Dennis plays Gwen Kellerman, a middle-class housewife in suburban Ohio who has two kids and a husband named George, played by Jack Lemmon. The kids aren't important to the story, however, as the action is driven mostly by George. He works for one of those big national companies that back in the day had their corporate headquarters in New York City, and he's up for a promotion. That promotion would involve moving the family to New York and definitely involves an interview at the headquarters. George has decided that he's going to do a nice thing for his wife by taking her to New York for a night on the town before the interview.
The interview is early the next morning, and George wants to make certain he gets in early, so he's taken every precaution to get on a flight that will allow more than enough time for him and Gwen to get in early and be able to enjoy that night out on the town. Except that, as you might guess, anything that can go wrong does. The weather seems nice enough when they get on the plane in Ohio, but apparently for the purposes of the plot weather forecasting wasn't good enough circa 1970 for the people running the airlines to realize that by the time the plane got to its destination an hour or two later, all three of the airports in the New York area are going to be socked in, and that the fog isn't going to lift for several hours. Long enough, in fact, that the flight is going to have to divert all the way to Boston.

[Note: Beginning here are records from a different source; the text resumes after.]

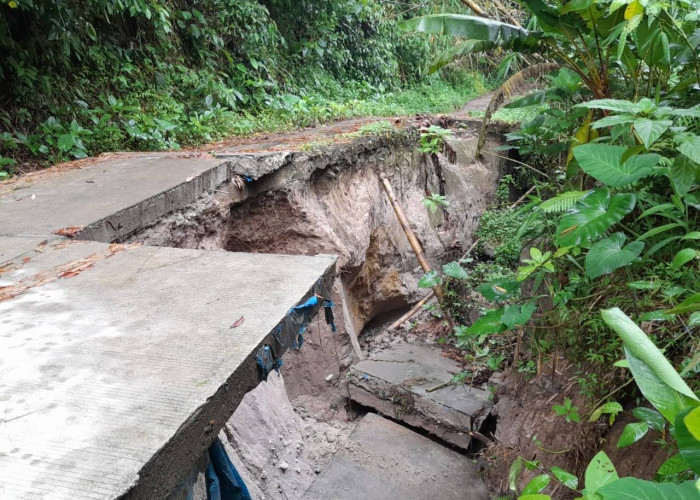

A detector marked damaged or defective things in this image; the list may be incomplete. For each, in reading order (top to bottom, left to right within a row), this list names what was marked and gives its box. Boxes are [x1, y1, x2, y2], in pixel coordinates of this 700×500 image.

cracked concrete slab [0, 237, 336, 500]
cracked concrete slab [348, 344, 490, 450]
cracked concrete slab [304, 410, 490, 500]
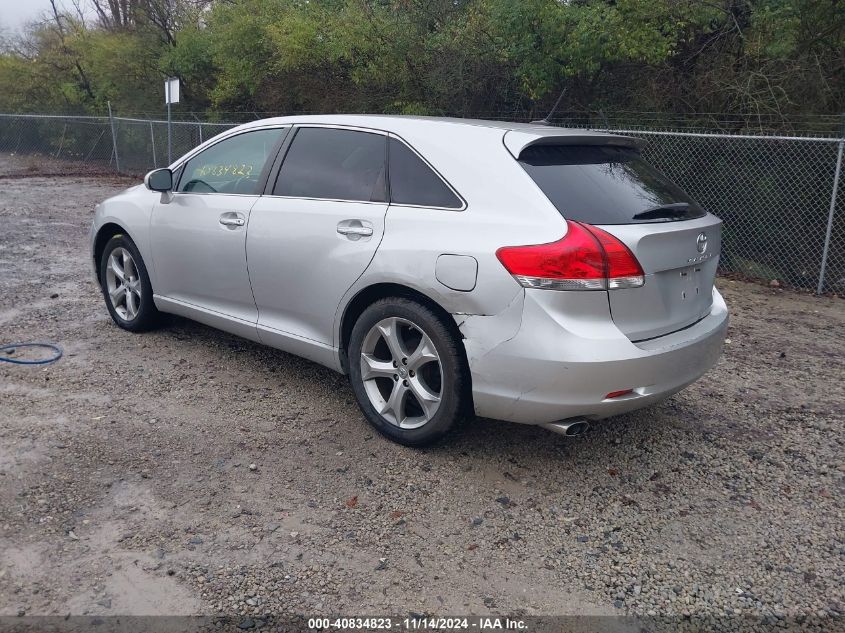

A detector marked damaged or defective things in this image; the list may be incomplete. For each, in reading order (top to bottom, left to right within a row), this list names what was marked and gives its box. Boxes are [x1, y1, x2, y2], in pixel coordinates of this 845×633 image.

dent in rear quarter panel [93, 183, 158, 282]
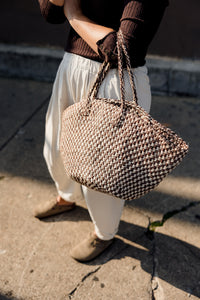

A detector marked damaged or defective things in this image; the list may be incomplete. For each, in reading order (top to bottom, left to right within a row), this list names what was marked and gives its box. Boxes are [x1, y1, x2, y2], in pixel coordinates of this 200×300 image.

pavement crack [0, 93, 50, 151]
pavement crack [147, 202, 198, 232]
pavement crack [68, 266, 101, 298]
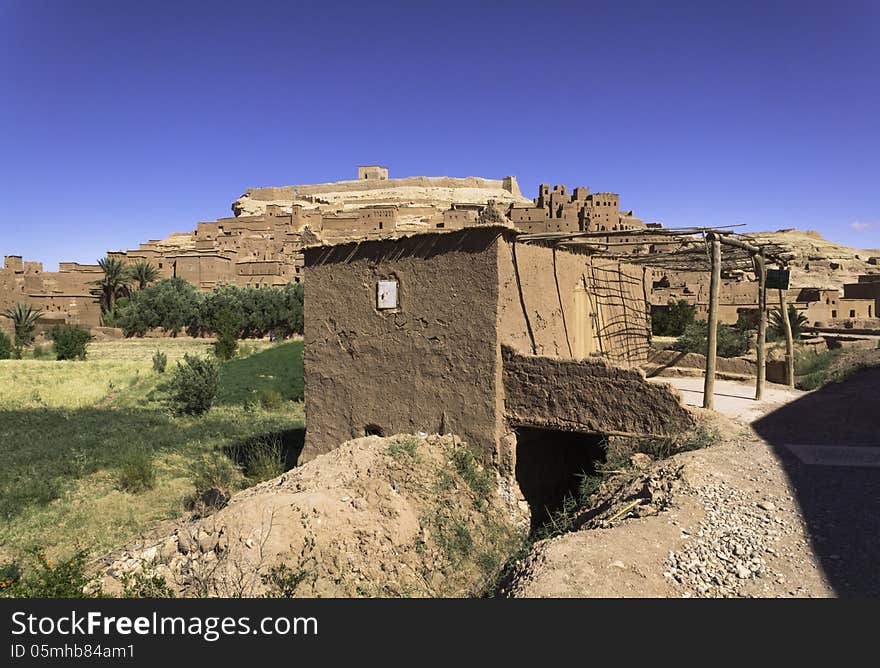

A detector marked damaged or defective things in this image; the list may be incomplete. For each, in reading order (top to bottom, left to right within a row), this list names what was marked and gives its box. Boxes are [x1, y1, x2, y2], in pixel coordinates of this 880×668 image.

cracked mud wall [302, 230, 506, 464]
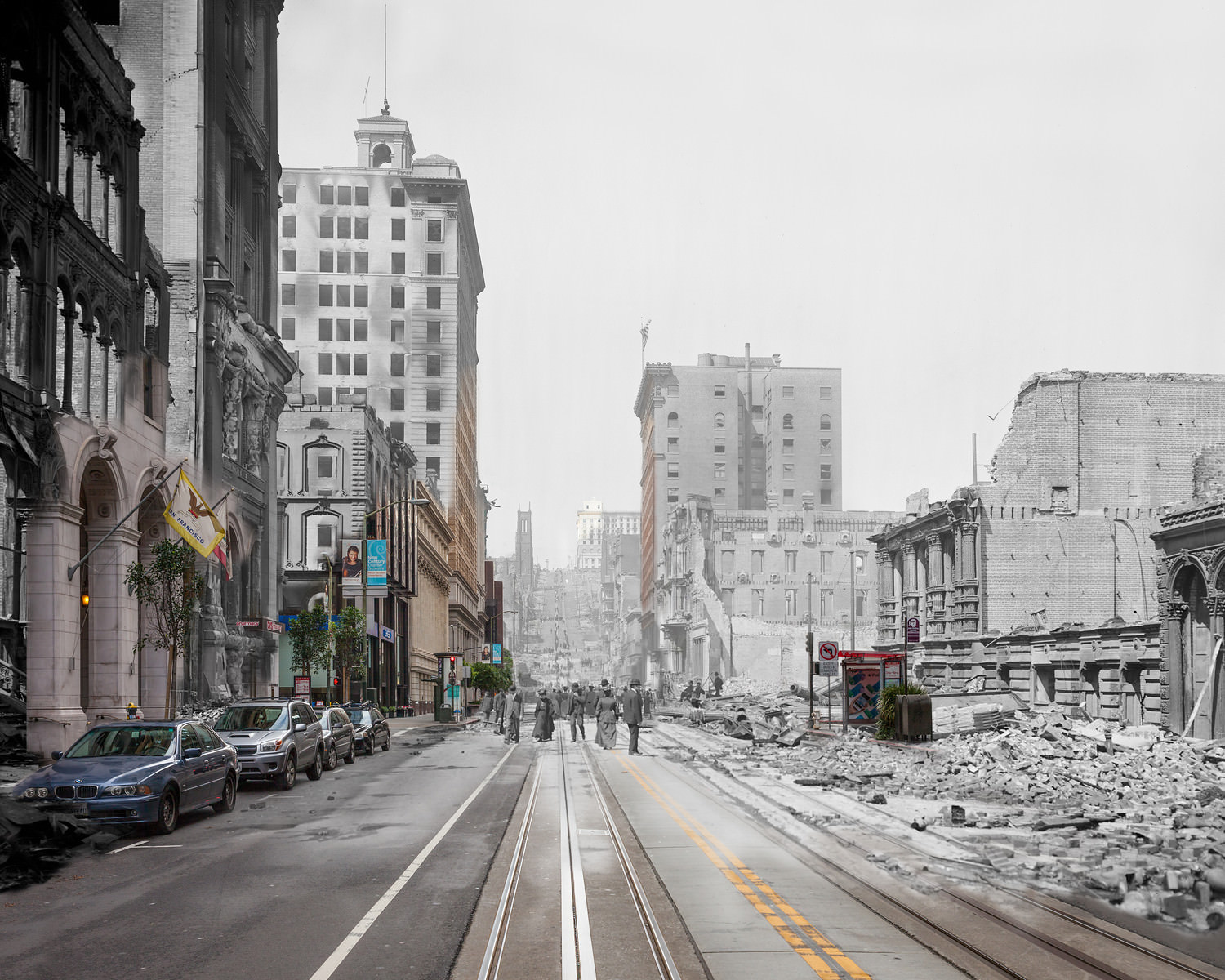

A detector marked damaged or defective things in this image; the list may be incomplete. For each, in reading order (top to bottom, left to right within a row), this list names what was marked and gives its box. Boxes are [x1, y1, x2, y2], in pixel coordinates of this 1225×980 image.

damaged historic building [875, 374, 1225, 735]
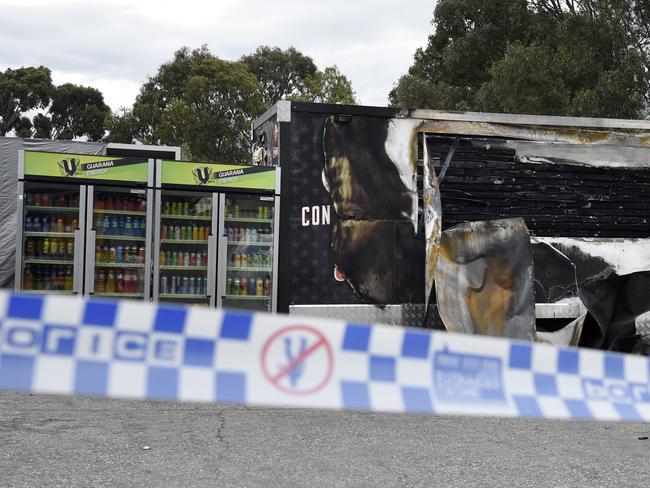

Things continue to go wrong, as George can't find his luggage and then can't get a train to New York. They arrive in New York late enough that their hotel room has already been given to someone else, as there's a major shortage of hotel rooms in New York on the day for whatever reason. There's all sorts of strikes among government-sector workers, as if none of this was known to the people in the story and just magically happened at some point after George and Gwen got on the plane. Wouldn't such strikes have been major national news?
Everything keeps going wrong for the couple, to the point that you wonder whether or not George is going to be able to get to corporate headquarters in time for the interview. And even if he does, will he get the job?
The Out-of-Towners, with a screenplay by Neil Simon, is another of those movies that set in New York in the era that I like to refer to as being just before Gerald Ford told the city to drop dead. As such, there's all sorts of dysfunction that seems ripe for humor, with Neil Simon being just the person to write such humor. And yet, somehow it doesn't quite work here. I think that's in part because things are just a little too unrealistic: nothing can go that wrong. But the other part of the problem is that the Kellermans aren't the most sympathetic characters, with George coming across as a bit of a blowhard who thinks he knows everything.
If I were going to recommend Neil Simon movies to people, there are other movies I'd start with before The Out-of-Towners.